Japanese role-playing game developer imageepoch, graduating from DS titles “Luminous Arc” and “Sands of Destruction” to its first home-console RPG, threw everything from the RPG textbook into “Arc Rise Fantasia.” And I mean everything.

‘Arc Rise Fantasia’System » WiiPrice » $39.99Stars » 4 out of 5

Take, for instance, the concept of points to represent your characters’ status and abilities. “ARF” has not only hit points (HP), but MP, SP, AP, RP, DP and WP. On top of that, there are summons, guilds, sidequests, elemental magic, customizable costumes, chained attacks, optional “skit” cut-scenes and, heck, a casino.

Or look at “ARF’s” generic names, which smack of the “take regular words and change a couple letters” method of word generation. “ARF” gives us a God named Simmah, a wise elder named Zamuel and something called the Hozone.

Surprisingly, the resulting anthology of RPG elements is not just a resume for inamgeepoch, but a primer on how to make a straightforward, fun RPG. The voice acting is incompetent and the graphics pull the neat trick of resembling a Dreamcast game while slowing down your Wii, but “ARF” is comfort food for those who enjoy turn-based action.

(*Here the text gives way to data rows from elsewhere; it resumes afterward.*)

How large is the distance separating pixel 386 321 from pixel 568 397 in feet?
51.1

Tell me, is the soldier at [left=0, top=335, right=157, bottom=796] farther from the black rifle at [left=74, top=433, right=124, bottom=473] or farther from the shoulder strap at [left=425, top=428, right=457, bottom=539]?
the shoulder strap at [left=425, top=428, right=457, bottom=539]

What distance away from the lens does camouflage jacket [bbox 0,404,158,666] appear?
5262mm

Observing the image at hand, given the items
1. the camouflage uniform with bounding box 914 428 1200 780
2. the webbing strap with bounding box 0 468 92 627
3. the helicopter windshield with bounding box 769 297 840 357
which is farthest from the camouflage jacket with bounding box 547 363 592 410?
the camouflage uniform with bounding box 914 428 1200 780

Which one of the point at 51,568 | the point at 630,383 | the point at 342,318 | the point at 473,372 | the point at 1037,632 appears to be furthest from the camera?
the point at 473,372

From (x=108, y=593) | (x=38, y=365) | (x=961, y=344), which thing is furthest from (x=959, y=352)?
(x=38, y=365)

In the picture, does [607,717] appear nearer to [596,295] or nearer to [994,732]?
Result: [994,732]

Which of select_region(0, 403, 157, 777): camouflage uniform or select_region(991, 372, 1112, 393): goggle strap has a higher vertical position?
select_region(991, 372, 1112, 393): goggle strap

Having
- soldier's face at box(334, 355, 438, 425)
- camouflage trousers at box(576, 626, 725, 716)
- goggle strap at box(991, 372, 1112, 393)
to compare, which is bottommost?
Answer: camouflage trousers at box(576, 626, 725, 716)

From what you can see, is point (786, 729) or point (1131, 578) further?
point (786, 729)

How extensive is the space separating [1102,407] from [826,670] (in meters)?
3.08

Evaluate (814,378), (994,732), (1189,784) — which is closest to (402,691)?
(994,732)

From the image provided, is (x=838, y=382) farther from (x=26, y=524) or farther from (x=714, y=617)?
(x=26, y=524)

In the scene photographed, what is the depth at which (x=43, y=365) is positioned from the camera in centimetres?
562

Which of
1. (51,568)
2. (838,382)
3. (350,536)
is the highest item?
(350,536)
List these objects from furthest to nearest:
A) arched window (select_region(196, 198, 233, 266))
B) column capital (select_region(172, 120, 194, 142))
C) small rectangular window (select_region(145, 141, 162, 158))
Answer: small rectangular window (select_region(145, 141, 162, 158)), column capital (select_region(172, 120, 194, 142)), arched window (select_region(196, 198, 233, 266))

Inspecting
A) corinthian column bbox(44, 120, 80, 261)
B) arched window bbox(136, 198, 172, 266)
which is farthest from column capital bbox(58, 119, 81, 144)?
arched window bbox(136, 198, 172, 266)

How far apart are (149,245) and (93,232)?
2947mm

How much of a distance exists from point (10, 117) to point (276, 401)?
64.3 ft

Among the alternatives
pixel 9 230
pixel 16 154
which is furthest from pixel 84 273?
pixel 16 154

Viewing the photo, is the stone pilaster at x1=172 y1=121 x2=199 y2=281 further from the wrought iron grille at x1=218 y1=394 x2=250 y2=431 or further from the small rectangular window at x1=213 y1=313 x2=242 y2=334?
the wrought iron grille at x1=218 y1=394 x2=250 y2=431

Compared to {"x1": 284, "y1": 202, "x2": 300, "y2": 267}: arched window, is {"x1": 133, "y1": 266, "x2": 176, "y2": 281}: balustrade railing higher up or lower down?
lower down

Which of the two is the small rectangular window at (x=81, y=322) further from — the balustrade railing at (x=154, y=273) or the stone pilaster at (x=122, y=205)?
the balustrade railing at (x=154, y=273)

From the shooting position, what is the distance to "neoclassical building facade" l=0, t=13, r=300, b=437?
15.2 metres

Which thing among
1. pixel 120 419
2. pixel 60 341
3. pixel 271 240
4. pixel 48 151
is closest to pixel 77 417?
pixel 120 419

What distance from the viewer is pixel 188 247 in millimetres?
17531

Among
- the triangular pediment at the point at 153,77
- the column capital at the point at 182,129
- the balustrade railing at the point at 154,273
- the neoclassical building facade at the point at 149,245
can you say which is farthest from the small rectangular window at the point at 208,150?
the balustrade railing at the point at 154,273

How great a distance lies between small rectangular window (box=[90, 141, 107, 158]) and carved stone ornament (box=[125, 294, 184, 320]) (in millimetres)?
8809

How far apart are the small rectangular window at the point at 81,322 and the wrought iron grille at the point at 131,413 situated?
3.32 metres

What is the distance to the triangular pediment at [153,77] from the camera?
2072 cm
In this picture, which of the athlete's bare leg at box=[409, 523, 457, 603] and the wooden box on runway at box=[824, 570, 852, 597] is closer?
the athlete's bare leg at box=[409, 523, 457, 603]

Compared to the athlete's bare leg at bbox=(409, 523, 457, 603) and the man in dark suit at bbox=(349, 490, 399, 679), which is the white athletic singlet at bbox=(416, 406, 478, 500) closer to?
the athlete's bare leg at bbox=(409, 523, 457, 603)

“ARF” innovates only in that it assigns weapons no inherent statistics. Instead, each weapon is accompanied by a grid that you’re to fill with “Tetris”-like pieces that, say, give you 100 extra HP, and can be mixed and matched with other weapons. Each grid contains a piece that can’t be moved, and around which you must arrange auxilliary pieces, transforming the usually boring task of weapon management into a fun puzzle.

“ARF” is not an elegant game, and it’s not the Wii’s best RPG – that distinction still belongs to the overlooked “Chocobo’s Dungeon.” But for Wii owners looking for a genre exercise chock-full of familiar elements, it represents one time the nervous cook threw every spice he had into the soup, and it turned out good.